[Questions about scenes in images]
— BEGIN —

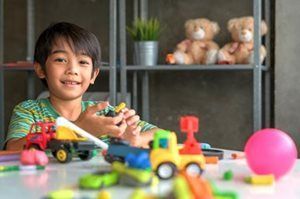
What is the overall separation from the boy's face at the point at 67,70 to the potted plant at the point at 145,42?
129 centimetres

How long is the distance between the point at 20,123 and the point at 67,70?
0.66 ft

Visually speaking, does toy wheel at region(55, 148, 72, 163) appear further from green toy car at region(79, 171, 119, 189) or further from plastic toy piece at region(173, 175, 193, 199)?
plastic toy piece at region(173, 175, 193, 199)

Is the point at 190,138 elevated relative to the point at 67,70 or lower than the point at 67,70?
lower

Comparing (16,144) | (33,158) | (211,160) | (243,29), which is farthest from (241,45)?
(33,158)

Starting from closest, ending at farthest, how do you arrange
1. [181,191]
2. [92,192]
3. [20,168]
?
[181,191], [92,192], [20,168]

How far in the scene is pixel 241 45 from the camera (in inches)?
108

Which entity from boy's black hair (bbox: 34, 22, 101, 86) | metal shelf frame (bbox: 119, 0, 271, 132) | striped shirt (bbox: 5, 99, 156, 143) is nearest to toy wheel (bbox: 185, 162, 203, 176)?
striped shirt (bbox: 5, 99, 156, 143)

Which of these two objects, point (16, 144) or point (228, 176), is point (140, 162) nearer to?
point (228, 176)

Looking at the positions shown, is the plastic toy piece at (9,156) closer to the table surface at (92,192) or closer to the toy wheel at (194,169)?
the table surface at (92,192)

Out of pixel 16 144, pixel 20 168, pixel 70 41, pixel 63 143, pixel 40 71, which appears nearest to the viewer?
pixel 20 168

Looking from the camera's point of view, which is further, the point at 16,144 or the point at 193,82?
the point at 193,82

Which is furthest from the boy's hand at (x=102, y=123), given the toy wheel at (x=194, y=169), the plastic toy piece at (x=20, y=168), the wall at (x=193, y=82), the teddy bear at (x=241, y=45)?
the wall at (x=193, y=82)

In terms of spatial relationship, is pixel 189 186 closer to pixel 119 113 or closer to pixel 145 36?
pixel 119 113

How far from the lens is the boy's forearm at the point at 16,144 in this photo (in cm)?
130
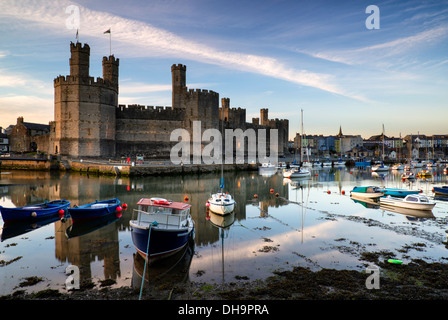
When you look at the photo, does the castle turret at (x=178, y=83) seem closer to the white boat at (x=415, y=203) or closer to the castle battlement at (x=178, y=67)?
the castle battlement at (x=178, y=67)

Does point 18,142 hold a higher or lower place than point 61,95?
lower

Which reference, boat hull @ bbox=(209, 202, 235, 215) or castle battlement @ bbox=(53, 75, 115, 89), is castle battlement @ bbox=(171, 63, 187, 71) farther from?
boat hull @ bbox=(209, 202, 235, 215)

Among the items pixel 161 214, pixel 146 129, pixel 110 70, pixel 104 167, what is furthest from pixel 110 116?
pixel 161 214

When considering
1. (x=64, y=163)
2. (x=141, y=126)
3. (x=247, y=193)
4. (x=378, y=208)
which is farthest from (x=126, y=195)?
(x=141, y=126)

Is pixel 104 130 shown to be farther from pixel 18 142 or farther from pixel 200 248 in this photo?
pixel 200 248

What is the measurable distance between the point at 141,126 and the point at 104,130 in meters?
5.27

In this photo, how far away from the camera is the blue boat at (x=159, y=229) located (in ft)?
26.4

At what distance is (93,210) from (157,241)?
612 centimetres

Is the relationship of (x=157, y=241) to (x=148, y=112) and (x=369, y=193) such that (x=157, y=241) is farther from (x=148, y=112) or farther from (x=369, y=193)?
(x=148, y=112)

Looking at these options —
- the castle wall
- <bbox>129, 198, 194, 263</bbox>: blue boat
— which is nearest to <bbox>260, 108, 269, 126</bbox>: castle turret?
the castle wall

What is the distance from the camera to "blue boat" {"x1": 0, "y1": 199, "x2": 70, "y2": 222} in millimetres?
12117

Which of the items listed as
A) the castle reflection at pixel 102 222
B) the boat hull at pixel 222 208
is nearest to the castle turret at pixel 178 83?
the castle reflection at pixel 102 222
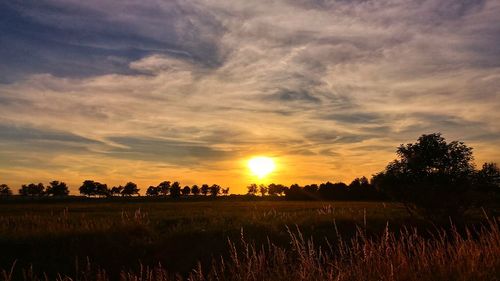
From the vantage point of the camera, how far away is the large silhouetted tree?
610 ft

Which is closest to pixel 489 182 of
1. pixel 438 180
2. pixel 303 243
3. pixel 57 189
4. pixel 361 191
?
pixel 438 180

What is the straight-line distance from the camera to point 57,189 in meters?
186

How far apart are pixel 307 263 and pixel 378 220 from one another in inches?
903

— END —

• **EXERCISE GOAL**
Exclude every picture and copy the remaining data exactly.

• **TASK OUTPUT**
What is the overall separation from the boy's face at the point at 67,70 to the potted plant at the point at 145,42?
129 centimetres

How long is the distance between the point at 20,123 and the point at 67,70?
0.66 ft

Visually speaking, does toy wheel at region(55, 148, 72, 163) appear further from green toy car at region(79, 171, 119, 189) or further from plastic toy piece at region(173, 175, 193, 199)?
plastic toy piece at region(173, 175, 193, 199)

Is the point at 190,138 elevated relative to the point at 67,70 or lower than the point at 67,70?
lower

Comparing (16,144) | (33,158) | (211,160) | (243,29), which is farthest from (241,45)?
(33,158)

Starting from closest, ending at farthest, how do you arrange
1. [181,191]
2. [92,192]
3. [20,168]
?
[181,191], [92,192], [20,168]

How far in the scene is pixel 241 45 from the camera (in inches)?
108

Which entity from boy's black hair (bbox: 34, 22, 101, 86) | metal shelf frame (bbox: 119, 0, 271, 132) | striped shirt (bbox: 5, 99, 156, 143) is nearest to toy wheel (bbox: 185, 162, 203, 176)?
striped shirt (bbox: 5, 99, 156, 143)

Which of these two objects, point (16, 144) or point (228, 176), is point (140, 162) nearer to?
point (228, 176)

Looking at the positions shown, is the plastic toy piece at (9,156) closer to the table surface at (92,192) or closer to the toy wheel at (194,169)?
the table surface at (92,192)

Out of pixel 16 144, pixel 20 168, pixel 70 41, pixel 63 143, pixel 40 71, which appears nearest to the viewer?
pixel 20 168

Looking from the camera's point of view, which is further, the point at 16,144 or the point at 193,82?
the point at 193,82

Which is furthest from the boy's hand at (x=102, y=123), given the toy wheel at (x=194, y=169), the plastic toy piece at (x=20, y=168), the wall at (x=193, y=82), the teddy bear at (x=241, y=45)?
the wall at (x=193, y=82)

In terms of spatial relationship, is pixel 189 186 closer to pixel 119 113 or closer to pixel 145 36?
pixel 119 113

How far from the lens is the boy's forearm at the point at 16,144 in this photo (in cm)?
130
When you look at the photo, does the castle turret at (x=178, y=83) seem closer to the white boat at (x=415, y=203) or closer to the castle battlement at (x=178, y=67)?
the castle battlement at (x=178, y=67)

Does point 18,142 hold a higher or lower place than point 61,95?
lower

Which reference, boat hull @ bbox=(209, 202, 235, 215) or castle battlement @ bbox=(53, 75, 115, 89), is castle battlement @ bbox=(171, 63, 187, 71) farther from?
boat hull @ bbox=(209, 202, 235, 215)

Among the items pixel 161 214, pixel 146 129, pixel 110 70, pixel 104 167, what is furthest from pixel 110 116?
pixel 161 214

When considering
1. (x=64, y=163)
2. (x=141, y=126)
3. (x=247, y=193)
4. (x=378, y=208)
which is farthest from (x=126, y=195)?
(x=141, y=126)

Is pixel 104 130 shown to be farther from pixel 18 142 or farther from pixel 200 248 in this photo?
pixel 200 248

What is the measurable distance between the point at 141,126 and the point at 104,130 in meters?
5.27

In this photo, how far away from the camera is the blue boat at (x=159, y=229) located (in ft)?
26.4

At what distance is (93,210) from (157,241)?
612 centimetres

Is the relationship of (x=157, y=241) to (x=148, y=112) and (x=369, y=193) such that (x=157, y=241) is farther from (x=148, y=112) or farther from (x=369, y=193)?
(x=148, y=112)

Looking at these options —
- the castle wall
- <bbox>129, 198, 194, 263</bbox>: blue boat
— which is nearest to <bbox>260, 108, 269, 126</bbox>: castle turret?
the castle wall

What is the distance from the camera to "blue boat" {"x1": 0, "y1": 199, "x2": 70, "y2": 222} in millimetres?
12117

Which of the items listed as
A) the castle reflection at pixel 102 222
B) the boat hull at pixel 222 208
is nearest to the castle turret at pixel 178 83?
the castle reflection at pixel 102 222
From the vantage point of the camera, how far away is the large silhouetted tree?
610 ft

Which is closest to pixel 489 182 of
1. pixel 438 180
2. pixel 303 243
3. pixel 57 189
4. pixel 361 191
?
pixel 438 180

What is the straight-line distance from the camera to point 57,189 in meters?
186

How far apart are pixel 307 263 and pixel 378 220 from one another in inches?
903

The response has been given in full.